OpInfo tests fail gradcheck for ops with TensorList inputs. #51996

heitorschueroff · 2021-02-09T22:16:00Z

For ops like torch.stack and torch.linalg.multi_dot that take a Tensor[] as input as opposed to a single Tensor, OpInfo testing does not work properly.

If the sample_inputs_func returns a tuple of tensors per SampleInput, it will be passed as individual positional parameters to the op. If instead each SampleInput is returned with a list, then gradcheck will fail with the following error:

FAILED test/test_ops.py::TestGradientsCPU::test_fn_grad_linalg_multi_dot_cpu_float64 - ValueError: gradcheck expects at least one input tensor to require gradient, but none of the them have requires_grad=True.

The current workaround is to create a lambda as follows:

op=lambda *args, out=None: torch.linalg.multi_dot([*args], out=out),

However, this is changing the actual op which can cause problems in the future, for instance, when comparing the results of the op against NumPy.

cc @ezyang @albanD @zou3519 @gqchen @pearu @nikitaved @soulitzer @jianyuh @mruberry @heitorschueroff @walterddr @IvanYashchuk @VitalyFedyunin

The text was updated successfully, but these errors were encountered:

mruberry · 2021-02-10T00:39:43Z

cc @albanD and @Lilyjjo

Let's focus exclusively on the autograd side of this issue for the moment, as how we address it may affect the fix for the jit tests.

@albanD I think this is a bug in {grad, gradgrad}check where they don't handle tuple inputs properly?
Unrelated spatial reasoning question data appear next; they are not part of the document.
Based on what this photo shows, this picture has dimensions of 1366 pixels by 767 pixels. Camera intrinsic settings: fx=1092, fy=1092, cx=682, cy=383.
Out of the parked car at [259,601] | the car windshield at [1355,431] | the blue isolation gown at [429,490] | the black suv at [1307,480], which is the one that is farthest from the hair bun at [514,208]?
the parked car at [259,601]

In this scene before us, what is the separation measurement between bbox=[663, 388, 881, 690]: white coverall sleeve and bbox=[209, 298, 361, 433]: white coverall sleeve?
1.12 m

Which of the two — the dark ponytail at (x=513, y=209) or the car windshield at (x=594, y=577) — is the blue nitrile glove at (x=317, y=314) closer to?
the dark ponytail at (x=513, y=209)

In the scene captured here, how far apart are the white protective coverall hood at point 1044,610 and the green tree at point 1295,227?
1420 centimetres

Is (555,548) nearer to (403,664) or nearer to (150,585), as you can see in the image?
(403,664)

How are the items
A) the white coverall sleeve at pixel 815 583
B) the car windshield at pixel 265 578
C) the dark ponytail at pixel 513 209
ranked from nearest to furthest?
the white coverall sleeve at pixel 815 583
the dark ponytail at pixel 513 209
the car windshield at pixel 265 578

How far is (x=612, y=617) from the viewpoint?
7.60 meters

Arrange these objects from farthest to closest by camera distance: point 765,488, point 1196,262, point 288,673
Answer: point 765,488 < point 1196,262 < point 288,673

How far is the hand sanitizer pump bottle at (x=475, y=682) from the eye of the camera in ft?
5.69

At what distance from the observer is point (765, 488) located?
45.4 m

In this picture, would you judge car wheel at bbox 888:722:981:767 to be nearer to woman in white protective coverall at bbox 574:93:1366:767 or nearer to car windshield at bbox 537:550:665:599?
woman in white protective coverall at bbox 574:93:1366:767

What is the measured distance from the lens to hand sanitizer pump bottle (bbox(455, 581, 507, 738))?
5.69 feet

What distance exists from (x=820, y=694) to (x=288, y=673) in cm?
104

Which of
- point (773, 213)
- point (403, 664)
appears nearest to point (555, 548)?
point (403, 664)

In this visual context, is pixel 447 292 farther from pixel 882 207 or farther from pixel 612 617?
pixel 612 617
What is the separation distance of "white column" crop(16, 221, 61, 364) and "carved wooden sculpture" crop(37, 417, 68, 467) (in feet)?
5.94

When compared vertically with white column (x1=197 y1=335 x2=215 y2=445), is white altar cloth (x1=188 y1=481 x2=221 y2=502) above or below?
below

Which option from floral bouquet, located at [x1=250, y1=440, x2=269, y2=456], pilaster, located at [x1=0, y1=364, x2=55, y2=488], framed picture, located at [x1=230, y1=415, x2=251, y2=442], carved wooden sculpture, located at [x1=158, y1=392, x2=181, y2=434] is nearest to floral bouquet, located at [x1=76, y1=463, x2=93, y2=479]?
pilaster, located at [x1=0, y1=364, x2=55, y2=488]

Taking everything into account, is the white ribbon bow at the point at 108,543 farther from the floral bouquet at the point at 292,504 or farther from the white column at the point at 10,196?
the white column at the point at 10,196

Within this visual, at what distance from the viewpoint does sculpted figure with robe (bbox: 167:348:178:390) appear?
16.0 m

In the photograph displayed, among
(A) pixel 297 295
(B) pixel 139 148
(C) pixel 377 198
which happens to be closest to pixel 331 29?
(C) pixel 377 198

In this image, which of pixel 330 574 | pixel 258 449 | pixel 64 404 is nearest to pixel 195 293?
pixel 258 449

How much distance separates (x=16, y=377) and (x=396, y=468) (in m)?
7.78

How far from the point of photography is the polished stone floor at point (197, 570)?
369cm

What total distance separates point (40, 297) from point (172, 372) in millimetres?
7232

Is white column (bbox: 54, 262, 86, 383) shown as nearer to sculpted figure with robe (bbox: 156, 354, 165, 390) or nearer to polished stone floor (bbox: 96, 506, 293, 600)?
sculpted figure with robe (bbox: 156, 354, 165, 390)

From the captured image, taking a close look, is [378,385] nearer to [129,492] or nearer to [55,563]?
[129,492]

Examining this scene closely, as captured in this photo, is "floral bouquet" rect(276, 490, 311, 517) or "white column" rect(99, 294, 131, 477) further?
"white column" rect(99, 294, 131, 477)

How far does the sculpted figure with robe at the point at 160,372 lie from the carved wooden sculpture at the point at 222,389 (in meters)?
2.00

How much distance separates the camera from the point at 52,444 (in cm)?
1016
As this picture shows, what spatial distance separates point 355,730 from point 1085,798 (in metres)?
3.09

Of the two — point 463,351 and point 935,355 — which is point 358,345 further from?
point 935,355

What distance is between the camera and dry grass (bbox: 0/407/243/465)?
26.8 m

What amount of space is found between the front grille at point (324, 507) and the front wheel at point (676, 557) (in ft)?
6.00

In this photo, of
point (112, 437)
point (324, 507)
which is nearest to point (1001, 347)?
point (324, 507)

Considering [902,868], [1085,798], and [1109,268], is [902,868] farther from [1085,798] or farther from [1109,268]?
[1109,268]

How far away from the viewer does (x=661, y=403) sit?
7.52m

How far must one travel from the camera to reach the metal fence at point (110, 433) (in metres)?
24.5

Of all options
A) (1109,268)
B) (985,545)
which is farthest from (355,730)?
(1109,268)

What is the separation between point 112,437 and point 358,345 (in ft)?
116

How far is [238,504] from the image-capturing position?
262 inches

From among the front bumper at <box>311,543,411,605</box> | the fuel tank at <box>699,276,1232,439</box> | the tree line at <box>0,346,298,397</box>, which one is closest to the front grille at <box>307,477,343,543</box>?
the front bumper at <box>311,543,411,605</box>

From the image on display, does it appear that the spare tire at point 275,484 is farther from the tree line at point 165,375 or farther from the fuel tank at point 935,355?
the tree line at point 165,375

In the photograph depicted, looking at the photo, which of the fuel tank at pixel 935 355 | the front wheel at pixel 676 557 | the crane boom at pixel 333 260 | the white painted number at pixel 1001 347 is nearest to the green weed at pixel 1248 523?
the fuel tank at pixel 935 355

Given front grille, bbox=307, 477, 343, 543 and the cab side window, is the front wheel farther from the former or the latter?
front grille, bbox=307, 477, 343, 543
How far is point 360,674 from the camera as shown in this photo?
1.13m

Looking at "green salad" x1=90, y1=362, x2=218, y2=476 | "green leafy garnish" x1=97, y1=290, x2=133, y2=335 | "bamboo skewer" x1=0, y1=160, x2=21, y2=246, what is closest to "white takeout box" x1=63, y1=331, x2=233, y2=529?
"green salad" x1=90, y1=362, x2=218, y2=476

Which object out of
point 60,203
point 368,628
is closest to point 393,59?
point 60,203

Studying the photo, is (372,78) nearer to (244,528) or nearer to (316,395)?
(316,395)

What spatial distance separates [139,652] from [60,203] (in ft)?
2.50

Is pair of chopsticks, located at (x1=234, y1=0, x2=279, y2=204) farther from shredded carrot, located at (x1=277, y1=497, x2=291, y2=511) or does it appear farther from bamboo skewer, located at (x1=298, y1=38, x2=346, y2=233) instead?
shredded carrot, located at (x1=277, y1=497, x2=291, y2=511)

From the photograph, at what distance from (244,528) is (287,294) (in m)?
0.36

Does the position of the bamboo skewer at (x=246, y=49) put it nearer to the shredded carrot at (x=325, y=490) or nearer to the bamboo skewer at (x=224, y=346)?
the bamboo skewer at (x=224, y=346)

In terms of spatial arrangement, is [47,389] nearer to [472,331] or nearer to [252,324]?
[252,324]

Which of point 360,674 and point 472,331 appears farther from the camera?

Before @anjali411 implemented its OpInfo, for example, torch.stack had a custom autograd test (see 8fb5f16) but I don't think it used gradcheck. When given a tuple of tensors as input gradcheck will try to splat them when calling the function, but functions like torch.stack don't support a variable number of tensor arguments.

One way to fix this might be to add a "grad_input_function" to gradcheck. This idea has come up elsewhere (#50837 cc @IvanYashchuk), too.

@albanD, seems like you're in favor of that solution on the other issue, so let's start by trying it out as a fix for this, too?

albanD · 2021-02-10T15:19:13Z

One way to fix this might be to add a "grad_input_function" to gradcheck. This idea has come up elsewhere (#50837 cc @IvanYashchuk), too.

The proposal there was not to modify gradcheck but opinfo right? And have a pre-processing function before calling the user function.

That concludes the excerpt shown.